Affaire de la mosquée de Strasbourg : 1/la collectivité finançeuse doit (comme toujours) respecter ses propres règles 2/ faut-il ensuite (dans le cadre du droit alsacien et mosellan) justifier d’un intérêt public local

Par un jugement du 10 novembre 2022, le tribunal administratif de Strasbourg, suivant les conclusions du rapporteur public, a annulé la délibération du 22 mars 2021 par laquelle le conseil municipal de Strasbourg a accordé une subvention de 2,5 millions d’euros à l’association cultuelle « Confédération islamique du Milli Görüs Grande Mosquée Eyyub Sultan », pour la construction d’un lieu de culte à Strasbourg.

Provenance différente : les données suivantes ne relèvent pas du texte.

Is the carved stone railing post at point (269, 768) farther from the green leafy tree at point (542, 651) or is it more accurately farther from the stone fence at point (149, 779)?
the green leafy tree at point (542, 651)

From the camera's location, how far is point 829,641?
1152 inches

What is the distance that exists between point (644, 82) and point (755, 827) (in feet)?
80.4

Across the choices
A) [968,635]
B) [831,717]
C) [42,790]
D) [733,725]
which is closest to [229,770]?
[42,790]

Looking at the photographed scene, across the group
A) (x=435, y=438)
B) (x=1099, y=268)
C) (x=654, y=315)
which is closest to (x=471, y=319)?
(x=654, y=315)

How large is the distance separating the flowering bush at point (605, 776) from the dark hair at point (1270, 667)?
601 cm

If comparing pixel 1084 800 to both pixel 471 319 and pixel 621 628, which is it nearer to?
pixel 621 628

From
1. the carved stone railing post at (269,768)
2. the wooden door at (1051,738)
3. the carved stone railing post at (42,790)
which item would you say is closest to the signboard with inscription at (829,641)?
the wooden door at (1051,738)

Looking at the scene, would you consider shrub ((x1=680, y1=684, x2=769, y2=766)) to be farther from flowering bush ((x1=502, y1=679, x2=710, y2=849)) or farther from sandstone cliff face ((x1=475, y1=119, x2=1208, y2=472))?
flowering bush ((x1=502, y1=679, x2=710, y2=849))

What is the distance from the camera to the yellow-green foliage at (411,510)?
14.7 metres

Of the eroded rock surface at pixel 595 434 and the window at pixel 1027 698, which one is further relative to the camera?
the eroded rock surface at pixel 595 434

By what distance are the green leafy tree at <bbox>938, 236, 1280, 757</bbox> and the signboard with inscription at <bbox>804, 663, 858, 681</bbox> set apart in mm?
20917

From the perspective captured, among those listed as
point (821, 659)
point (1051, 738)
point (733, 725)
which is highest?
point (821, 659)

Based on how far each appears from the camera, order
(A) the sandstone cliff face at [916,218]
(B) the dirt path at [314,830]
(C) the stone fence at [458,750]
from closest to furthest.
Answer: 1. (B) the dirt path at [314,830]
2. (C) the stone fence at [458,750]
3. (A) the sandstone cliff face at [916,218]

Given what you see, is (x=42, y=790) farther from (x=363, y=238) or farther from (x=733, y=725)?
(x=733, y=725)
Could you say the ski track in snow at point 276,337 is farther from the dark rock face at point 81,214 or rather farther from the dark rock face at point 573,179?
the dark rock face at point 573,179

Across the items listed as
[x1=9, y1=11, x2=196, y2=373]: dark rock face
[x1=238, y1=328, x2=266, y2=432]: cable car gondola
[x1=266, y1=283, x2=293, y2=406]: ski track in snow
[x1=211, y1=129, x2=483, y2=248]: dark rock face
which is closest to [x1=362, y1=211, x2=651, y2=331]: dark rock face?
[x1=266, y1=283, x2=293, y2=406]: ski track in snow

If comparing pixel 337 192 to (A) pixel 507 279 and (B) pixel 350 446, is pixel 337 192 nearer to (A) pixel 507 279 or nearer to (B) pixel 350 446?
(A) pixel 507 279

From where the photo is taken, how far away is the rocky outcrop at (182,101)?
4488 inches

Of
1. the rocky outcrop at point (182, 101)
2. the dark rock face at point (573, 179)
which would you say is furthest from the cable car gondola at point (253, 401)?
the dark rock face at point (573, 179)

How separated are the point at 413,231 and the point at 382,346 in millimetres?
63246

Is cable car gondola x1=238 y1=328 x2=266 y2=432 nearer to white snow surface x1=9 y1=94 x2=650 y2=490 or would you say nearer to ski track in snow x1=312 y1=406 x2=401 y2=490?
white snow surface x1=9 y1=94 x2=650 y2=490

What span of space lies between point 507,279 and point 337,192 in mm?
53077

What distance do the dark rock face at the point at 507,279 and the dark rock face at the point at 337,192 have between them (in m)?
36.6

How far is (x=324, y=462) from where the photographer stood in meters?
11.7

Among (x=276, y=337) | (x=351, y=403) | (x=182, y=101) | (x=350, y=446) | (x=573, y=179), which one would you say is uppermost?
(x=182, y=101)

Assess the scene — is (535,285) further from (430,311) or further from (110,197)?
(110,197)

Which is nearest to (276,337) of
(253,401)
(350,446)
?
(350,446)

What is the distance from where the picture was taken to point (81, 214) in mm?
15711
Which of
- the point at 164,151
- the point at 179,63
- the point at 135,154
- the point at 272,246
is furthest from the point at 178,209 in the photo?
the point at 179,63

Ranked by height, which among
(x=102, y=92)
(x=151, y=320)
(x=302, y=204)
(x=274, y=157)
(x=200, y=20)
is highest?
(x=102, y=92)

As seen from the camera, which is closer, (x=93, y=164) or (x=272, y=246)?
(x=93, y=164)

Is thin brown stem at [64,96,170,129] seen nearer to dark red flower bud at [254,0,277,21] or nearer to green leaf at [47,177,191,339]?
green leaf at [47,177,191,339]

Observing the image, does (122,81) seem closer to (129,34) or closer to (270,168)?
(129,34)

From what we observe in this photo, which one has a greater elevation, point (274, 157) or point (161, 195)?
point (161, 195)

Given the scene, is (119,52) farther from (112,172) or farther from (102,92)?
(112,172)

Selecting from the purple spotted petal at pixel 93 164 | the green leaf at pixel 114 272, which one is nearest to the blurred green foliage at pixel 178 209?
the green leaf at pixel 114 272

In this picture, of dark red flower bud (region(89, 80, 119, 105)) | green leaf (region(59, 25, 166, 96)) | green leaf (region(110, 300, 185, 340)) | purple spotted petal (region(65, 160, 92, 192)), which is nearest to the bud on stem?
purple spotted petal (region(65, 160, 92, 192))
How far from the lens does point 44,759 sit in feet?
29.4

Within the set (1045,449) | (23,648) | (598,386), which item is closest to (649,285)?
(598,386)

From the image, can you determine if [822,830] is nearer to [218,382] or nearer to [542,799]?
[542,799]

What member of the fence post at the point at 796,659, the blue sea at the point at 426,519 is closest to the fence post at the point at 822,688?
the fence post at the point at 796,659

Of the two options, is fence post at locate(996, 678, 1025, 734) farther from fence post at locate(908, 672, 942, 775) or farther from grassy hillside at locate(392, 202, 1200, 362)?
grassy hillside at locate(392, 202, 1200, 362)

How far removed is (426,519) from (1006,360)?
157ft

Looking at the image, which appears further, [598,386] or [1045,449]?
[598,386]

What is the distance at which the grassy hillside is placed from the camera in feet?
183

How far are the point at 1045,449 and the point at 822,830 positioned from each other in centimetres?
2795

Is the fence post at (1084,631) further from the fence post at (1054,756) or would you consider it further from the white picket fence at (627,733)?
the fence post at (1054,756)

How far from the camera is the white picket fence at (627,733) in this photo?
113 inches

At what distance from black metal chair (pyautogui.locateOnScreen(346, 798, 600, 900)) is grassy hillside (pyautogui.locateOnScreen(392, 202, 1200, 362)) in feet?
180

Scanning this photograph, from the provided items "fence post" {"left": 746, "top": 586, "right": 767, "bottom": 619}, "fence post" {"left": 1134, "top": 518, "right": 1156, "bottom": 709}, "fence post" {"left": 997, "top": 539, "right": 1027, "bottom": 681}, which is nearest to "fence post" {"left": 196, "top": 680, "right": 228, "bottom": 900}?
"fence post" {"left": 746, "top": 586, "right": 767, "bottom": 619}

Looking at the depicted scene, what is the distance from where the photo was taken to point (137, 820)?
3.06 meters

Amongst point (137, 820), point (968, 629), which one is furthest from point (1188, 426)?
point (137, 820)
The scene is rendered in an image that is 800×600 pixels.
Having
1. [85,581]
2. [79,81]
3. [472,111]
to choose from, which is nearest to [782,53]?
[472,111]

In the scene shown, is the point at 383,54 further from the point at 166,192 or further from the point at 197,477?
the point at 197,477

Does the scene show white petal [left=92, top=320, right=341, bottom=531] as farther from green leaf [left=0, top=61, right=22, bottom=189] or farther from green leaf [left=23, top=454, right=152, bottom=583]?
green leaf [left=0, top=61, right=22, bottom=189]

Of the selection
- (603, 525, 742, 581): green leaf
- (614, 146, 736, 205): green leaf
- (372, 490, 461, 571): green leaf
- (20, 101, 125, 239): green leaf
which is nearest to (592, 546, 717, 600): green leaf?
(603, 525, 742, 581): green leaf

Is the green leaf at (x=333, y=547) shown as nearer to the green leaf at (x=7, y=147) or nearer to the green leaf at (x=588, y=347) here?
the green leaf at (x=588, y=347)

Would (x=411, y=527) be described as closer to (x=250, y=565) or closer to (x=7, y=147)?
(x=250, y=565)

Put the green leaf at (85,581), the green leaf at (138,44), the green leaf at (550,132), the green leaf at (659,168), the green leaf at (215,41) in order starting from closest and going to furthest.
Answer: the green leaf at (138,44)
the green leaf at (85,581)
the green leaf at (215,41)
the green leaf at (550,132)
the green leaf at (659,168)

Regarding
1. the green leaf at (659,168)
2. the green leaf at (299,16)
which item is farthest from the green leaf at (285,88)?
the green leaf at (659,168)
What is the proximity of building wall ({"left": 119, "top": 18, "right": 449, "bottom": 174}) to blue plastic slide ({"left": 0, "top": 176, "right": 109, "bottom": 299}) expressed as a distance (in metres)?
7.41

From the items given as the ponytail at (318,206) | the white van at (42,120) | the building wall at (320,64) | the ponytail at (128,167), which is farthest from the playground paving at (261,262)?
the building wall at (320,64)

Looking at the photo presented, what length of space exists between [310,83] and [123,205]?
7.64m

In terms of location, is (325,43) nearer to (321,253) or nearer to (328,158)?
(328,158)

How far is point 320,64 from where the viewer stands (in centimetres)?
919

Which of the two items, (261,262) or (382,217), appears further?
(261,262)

Attention : les règles en ces domaines ne sont pas les mêmes entre la France de l’intérieur, d’une part, et l’Alsace – Moselle, d’autre part. Il est à rappeler que l’entretien des bâtiments et la prise en charge des frais du culte relèvent des établissements cultuels institués par la loi du 18 germinal an X. Un partie de la loi de 1905 s’applique ainsi qu’une loi du 25 décembre 1942 qui autorise le subventionnement public des travaux réalisés sur les édifices cultuels propriétés des associations cultuelles, qu’ils soient classés ou non monuments historiques. etc. Mais historiquement, l’Islam n’est pas reconnu par le régime de la loi de l’an X encore en vigueur en Alsace et en Moselle. Cela dit, « le droit local ne comporte pas de limitation des subventions publiques aux seuls ” cultes reconnus ’ », selon Jean-Marie Woehrling président de l’Institut du droit Local alsacien-mosellan in Semaine Juridique Edition Générale n° 16, 19 Avril 2021, 422. 

Le tribunal a notamment considéré que la ville de Strasbourg n’avait pas respecté les critères de subventionnement des lieux de culte qu’elle s’était elle-même fixés par deux délibérations de 1999 et 2000, à savoir en particulier que la demande de subvention devait intervenir avant le début des travaux et être étayée d’un plan de financement consolidé.

NB : l’obligation de respecter ses propres règles s’impose toujours en droit administratif, sur tout le territoire national. D’où parfois l’obligation de modifier un texte cadre, un texte réglementaire… puis d’attendre qu’il entre en vigueur si on est prudent… puis de prendre une décision d’application sur la base de cette modification (voire parfois une telle décision d’application en même temps que la modification réglementaire mais avec une entrée en vigueur différée). 

Par ailleurs, le tribunal a estimé que la ville de Strasbourg ne démontrait pas que le versement de la subvention répondait à un intérêt public local. Alors que la préfète a recensé les mosquées et lieux de culte musulmans déjà existants dans l’agglomération strasbourgeoise, la ville de Strasbourg ne pouvait se borner à constater l’existence d’une demande de financement de l’association sans procéder à une analyse des besoins ni s’assurer que les capacités existantes étaient insuffisantes ou que les locaux existants ne constituaient pas des lieux de culte adaptés et dignes.

NB : sur cet intérêt public local voir déjà une analyse, certes brève, en ce sens dans l’article précité de M. Woehrling.